Ex-Biogen CEO Raises $500 Million to Conquer Infectious DiseasesBy
Vir Biotechnology focusing on hepatitis B and other ailments
Investors include SoftBank’s Vision Fund, Gates Foundation
Veteran biotechnology executive George Scangos has been busy since leaving Biogen Inc. and setting up an infectious-disease startup: After founding Vir Biotechnology Inc. in January, he’s done seven deals and raised more than $500 million.
That’s one of biggest fundraising rounds for any biotechnology startup this year, particularly for one focused on infectious diseases, an arena that traditionally hasn’t made a lot of money. Vir, which won’t start human trials for about 18 months, is setting its sights on treatments for tricky ailments that have long thwarted researchers, such as drug-resistant tuberculosis, Zika, hepatitis B and HIV.

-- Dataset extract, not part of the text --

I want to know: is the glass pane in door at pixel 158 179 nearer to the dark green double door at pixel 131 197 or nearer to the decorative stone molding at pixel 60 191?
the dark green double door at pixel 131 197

“The conventional wisdom that infectious diseases is not a place you can make a money is wrong," said Robert Nelsen, managing partner at Arch Venture Partners and a founder of San Francisco-based Vir. “Some people say hepatitis B can’t be cured, but if you can, it’ll be a big blockbuster.”
Nelsen and Scangos said the time is right for a strategy like Vir’s because scientific advances in modulating the immune system, which have attracted droves of drugmakers to cancer immunotherapies, also could crack open new ways to attack infectious diseases.
“Five years ago, we would have been banging our heads against the wall,” said Scangos. New diagnostics and better understanding of the immune system have made for “reasonable approaches with reasonable risks.”
Vir’s strategy of simultaneously executing multiple programs and partnering with multiple companies is one way of mitigating risk, said Scangos, as they can quickly kill off programs that don’t work without sinking the whole company.
Vir has acquired Humabs BioMed SA, a Swiss drugmaker with more than 15 drug candidates in development, and has signed partnership deals with Alnylam Pharmaceuticals Inc., Visterra Inc., Stanford University, Harvard University, the Fred Hutchinson Cancer Research Center in Seattle and the Oregon Health & Science University, according to a company news release.
The multipronged approach also reflects what may be needed to conquer some of these diseases, said Scangos: “Hepatitis B will require combination therapy -- no single modality by itself will lead to a cure. We think Alnylam’s siRNA can be part of a treatment, but we also have an interesting antibody from Visterra and a vaccine.”
Investors in Vir include the Bill & Melinda Gates Foundation, Japanese mega-investor SoftBank Group Corp.’s SoftBank Vision Fund, Singapore-based Temasek Holdings Pte., Alta Partners, Altitude Life Science Ventures, Baillie Gifford and the Alaska Permanent Fund Corp.
Vir may soon have more cash under its belt, says Scangos. Another fundraising round is in the works and is expected to close at the end of the year.